What is being asked — Count the lines in the rows below that contain the string "gray", treating uppercase and lowercase as different. Reply with the number alone.

Raw data —

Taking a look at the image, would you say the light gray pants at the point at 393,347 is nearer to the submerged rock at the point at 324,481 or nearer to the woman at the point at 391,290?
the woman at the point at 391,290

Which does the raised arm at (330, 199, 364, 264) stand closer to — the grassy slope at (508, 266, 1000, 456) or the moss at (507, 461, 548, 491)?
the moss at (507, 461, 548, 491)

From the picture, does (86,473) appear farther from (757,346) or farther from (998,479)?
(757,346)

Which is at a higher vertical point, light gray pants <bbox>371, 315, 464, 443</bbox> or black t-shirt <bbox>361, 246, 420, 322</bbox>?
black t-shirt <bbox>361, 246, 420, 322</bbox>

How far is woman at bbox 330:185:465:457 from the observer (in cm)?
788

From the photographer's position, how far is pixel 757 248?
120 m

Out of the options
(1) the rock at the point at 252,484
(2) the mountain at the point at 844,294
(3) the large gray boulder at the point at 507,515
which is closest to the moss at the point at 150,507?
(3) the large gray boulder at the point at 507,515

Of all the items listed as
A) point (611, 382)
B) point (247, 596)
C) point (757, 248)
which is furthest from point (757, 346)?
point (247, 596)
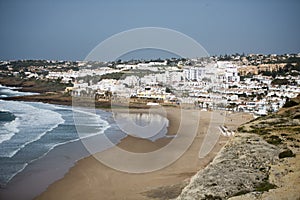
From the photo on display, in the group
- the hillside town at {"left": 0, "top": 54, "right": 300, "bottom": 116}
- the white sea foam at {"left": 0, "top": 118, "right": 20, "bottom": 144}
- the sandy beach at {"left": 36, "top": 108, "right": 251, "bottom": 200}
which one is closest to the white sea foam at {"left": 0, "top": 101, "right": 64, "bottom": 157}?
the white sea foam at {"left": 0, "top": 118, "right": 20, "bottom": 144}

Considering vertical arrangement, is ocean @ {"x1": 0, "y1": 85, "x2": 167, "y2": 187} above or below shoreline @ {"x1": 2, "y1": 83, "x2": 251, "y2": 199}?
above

* * *

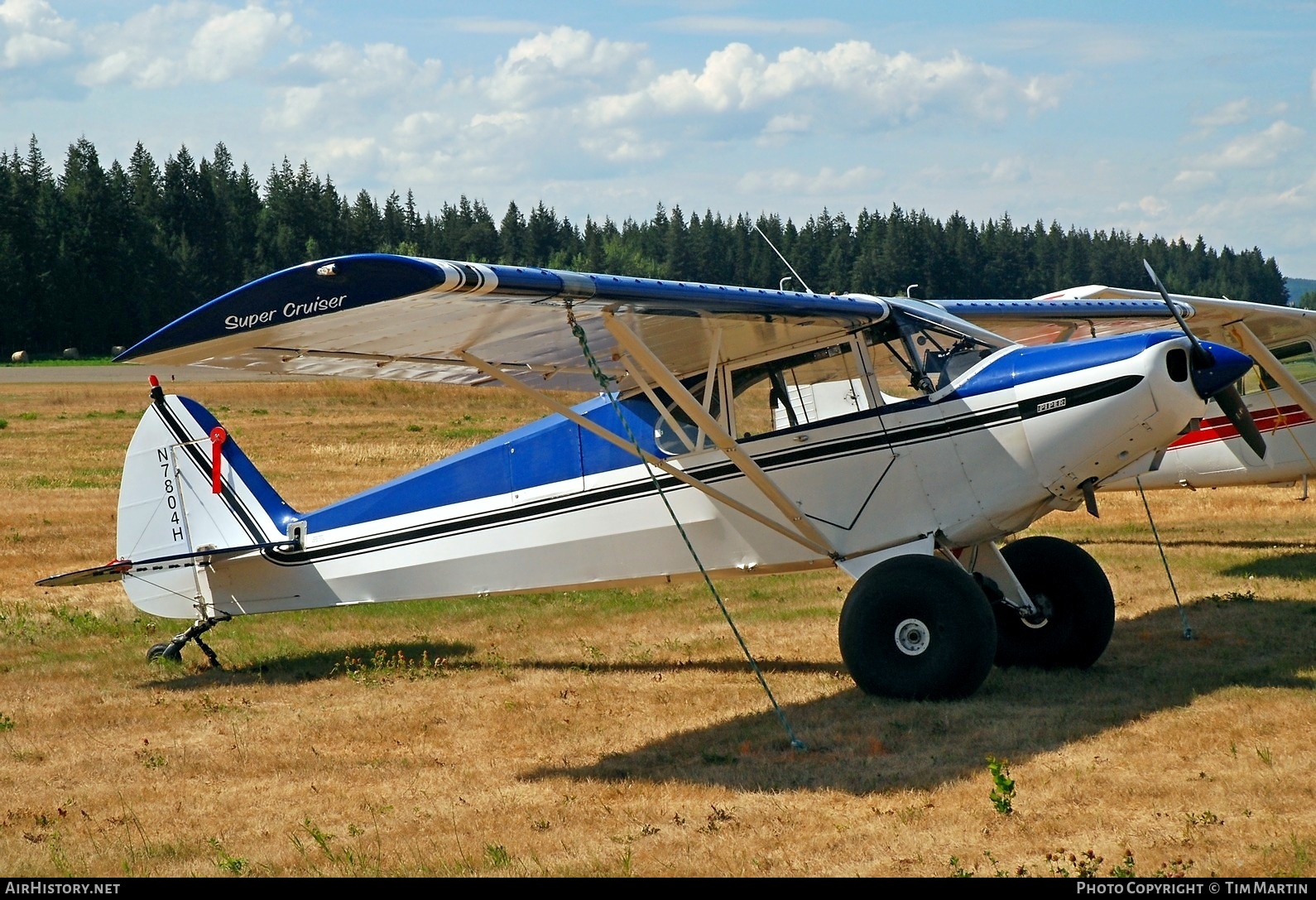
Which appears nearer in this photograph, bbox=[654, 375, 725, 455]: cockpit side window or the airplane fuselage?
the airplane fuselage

Worked answer — 4